** Opening Material for this exercise block **

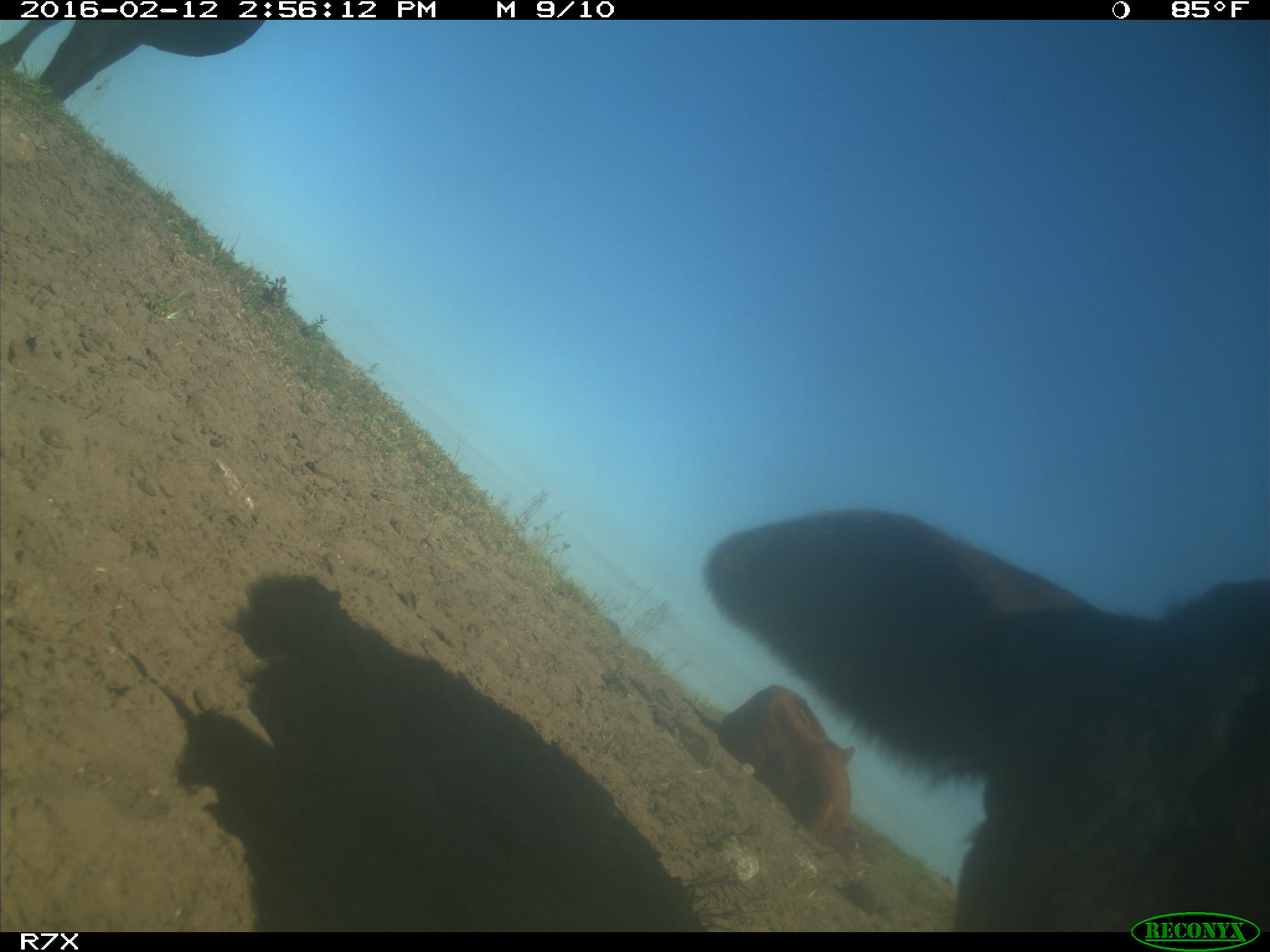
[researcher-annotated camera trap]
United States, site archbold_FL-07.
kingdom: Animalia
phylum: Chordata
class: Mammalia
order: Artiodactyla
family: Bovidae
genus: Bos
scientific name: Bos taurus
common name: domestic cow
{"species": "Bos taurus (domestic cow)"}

** Closing Material for this exercise block **
** Opening Material for this exercise block **

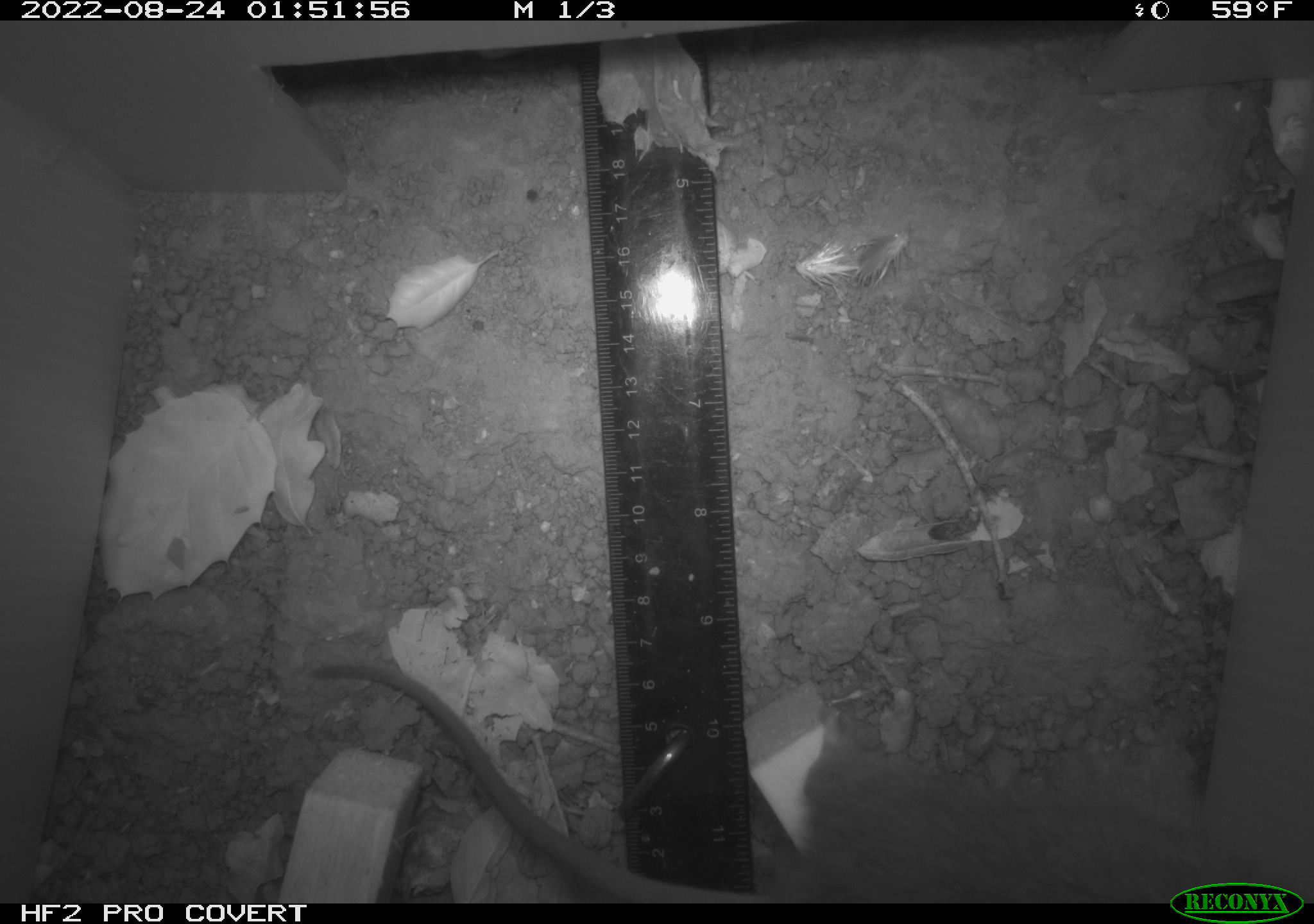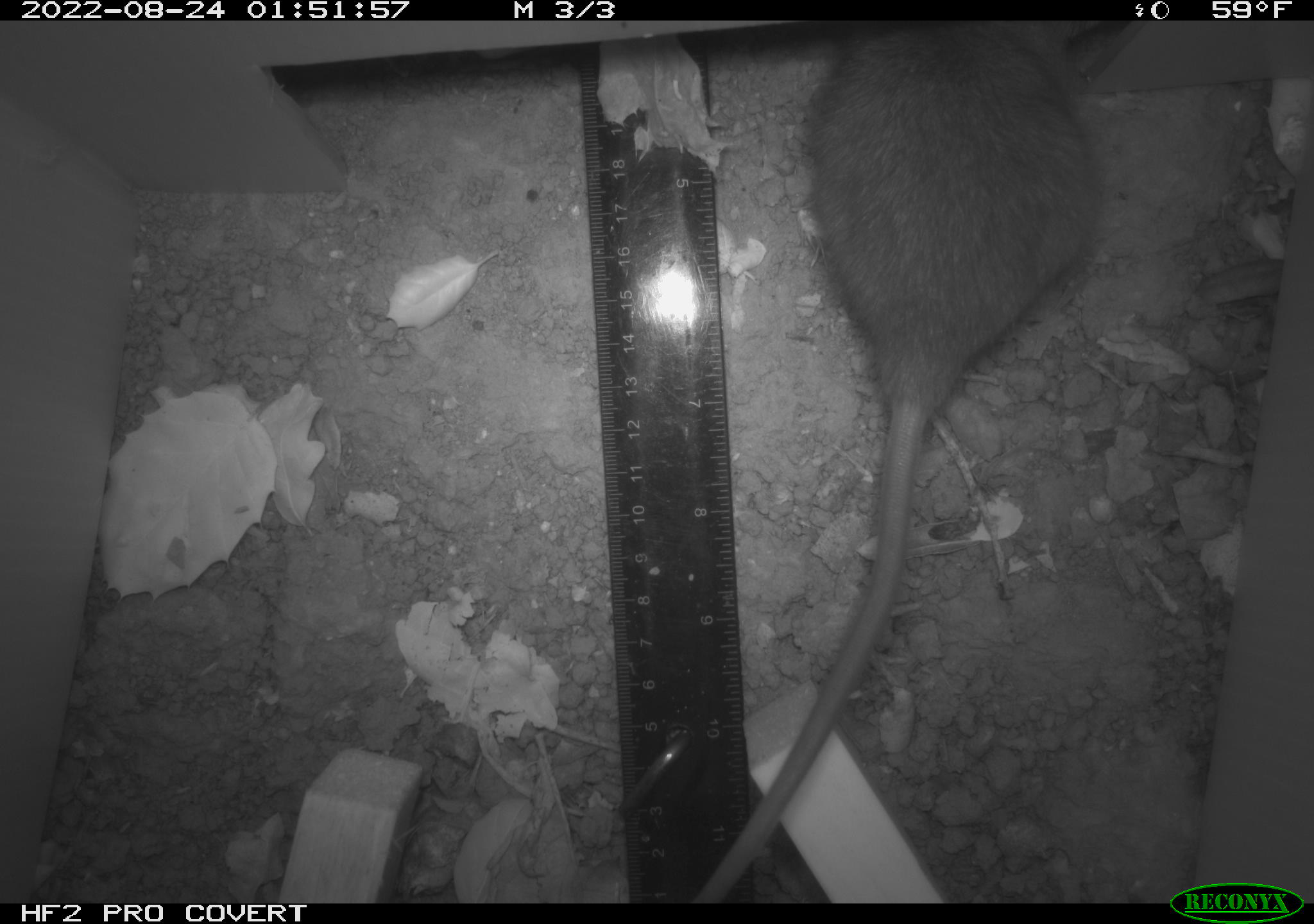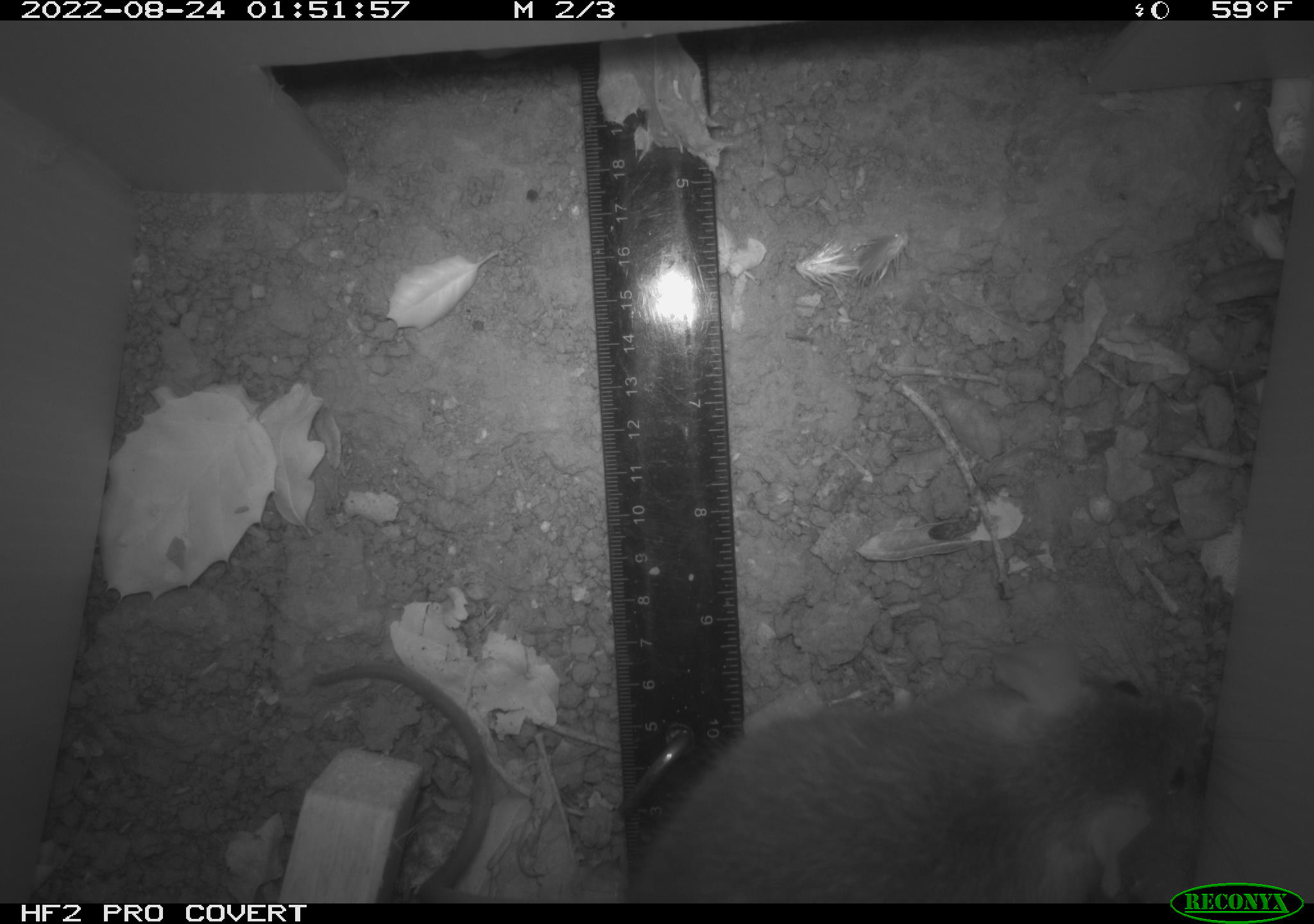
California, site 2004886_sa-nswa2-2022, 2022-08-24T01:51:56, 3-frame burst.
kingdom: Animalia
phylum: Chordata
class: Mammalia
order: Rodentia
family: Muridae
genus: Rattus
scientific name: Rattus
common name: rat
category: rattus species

** Closing Material for this exercise block **

### Problem description
Your answer should consist only of the lines above between the line holding "[researcher-annotated camera trap]" and the line holding "common name: domestic cow", inclusive, each transcribed exactly.

### Solution below
[researcher-annotated camera trap]
United States, site archbold_FL-07.
kingdom: Animalia
phylum: Chordata
class: Mammalia
order: Artiodactyla
family: Bovidae
genus: Bos
scientific name: Bos taurus
common name: domestic cow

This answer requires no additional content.